TEXTE SOURCE

========

Alors qu’il s’était un temps ouvert aux participations extérieures, le projet Agrypnie semble se redéfinir comme un exercice solo tant son géniteur, Torsten Hirsch, pense désormais seul ses dernières créations. Une émancipation du travail collectif, catalysée par la pandémie, qui n’est pas sans conséquence et qui réoriente le son, comme les concepts, vers des affects de plus en plus individuels et des concepts de plus en plus subjectifs. Aussi, après le massif et saisissant Grenzgænger, paru en 2018, qui portait déjà les marques de ce changement de perspective, l’attente d’un nouvel écrin tumultueux d’introspection était vive quoique non dénuée d’appréhension, le projet ayant parfois pu faire preuve d’inconstances. Et le désir avoué de faire du chapitre Metamorphosis un nouveau bond en avant, poussé dans un regain de créativité, ne pouvait que renforcer ces constats.

========

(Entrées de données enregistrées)
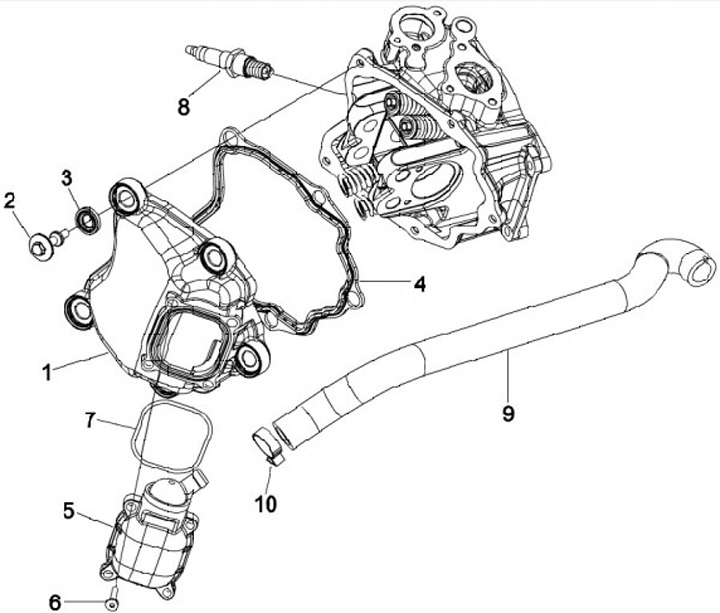 8
3
2
4
1
9
7
10
5
6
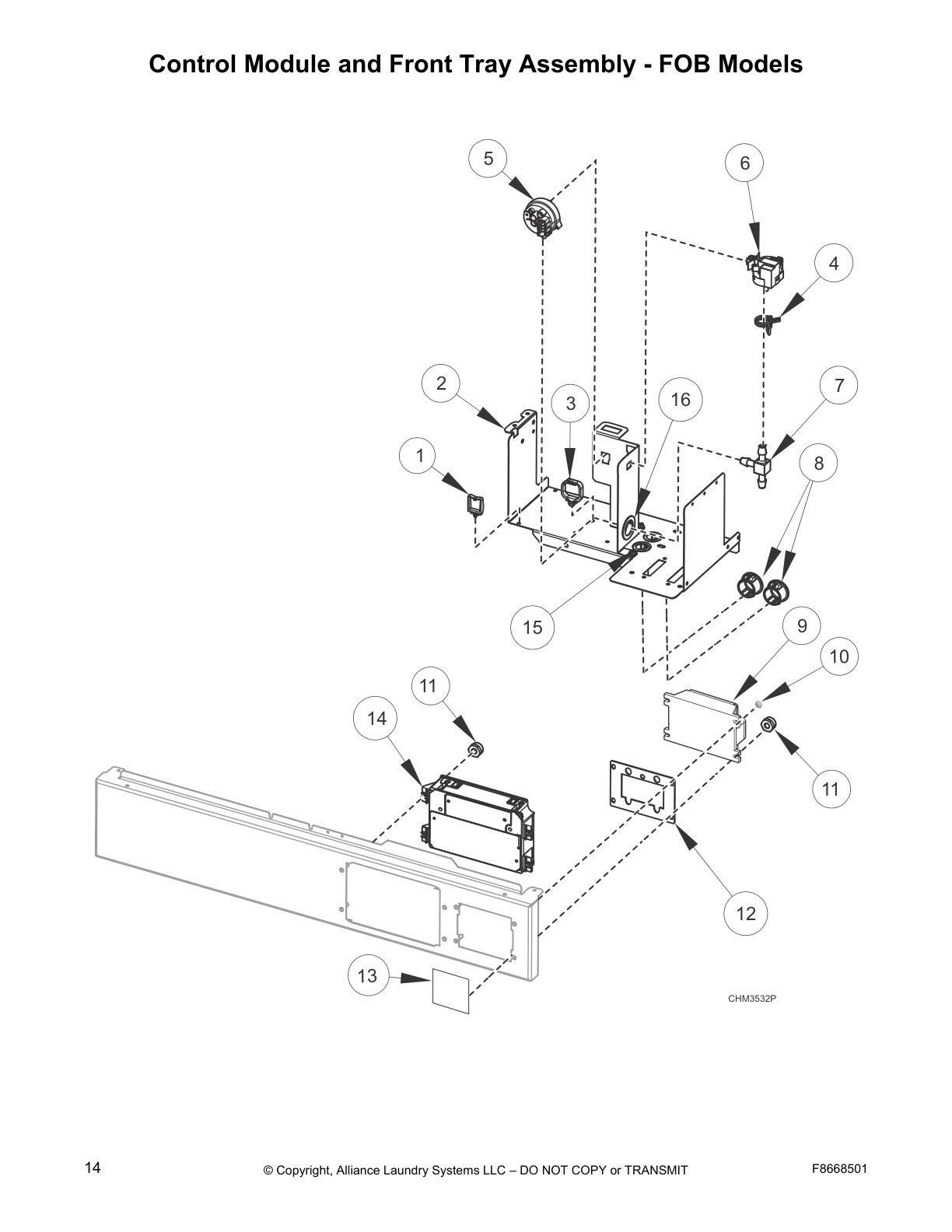 Control Module and Front Tray Assembly - FOB Models

5

6

4

2

3

16

7

1

8

15

9

10

11

14

11

12

13

CHM3532P

14

© Copyright, Alliance Laundry Systems LLC – DO NOT COPY or TRANSMIT

F8668501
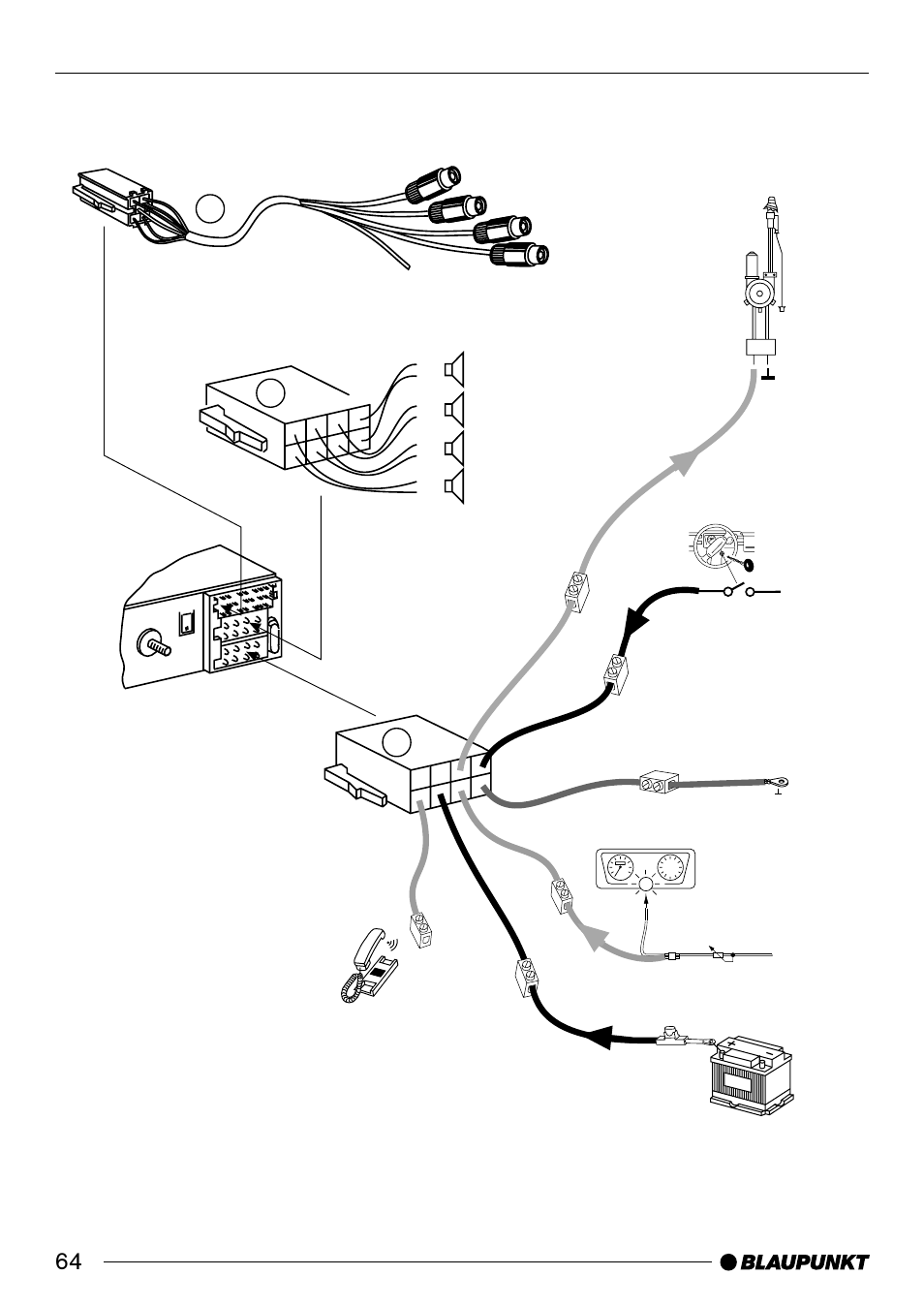 64

BLAUPUNKT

========

CONSIGNE
D'après le texte source, en quelle année l'album Grenzgænger est-il paru ?

CORRIGÉ
En 2018.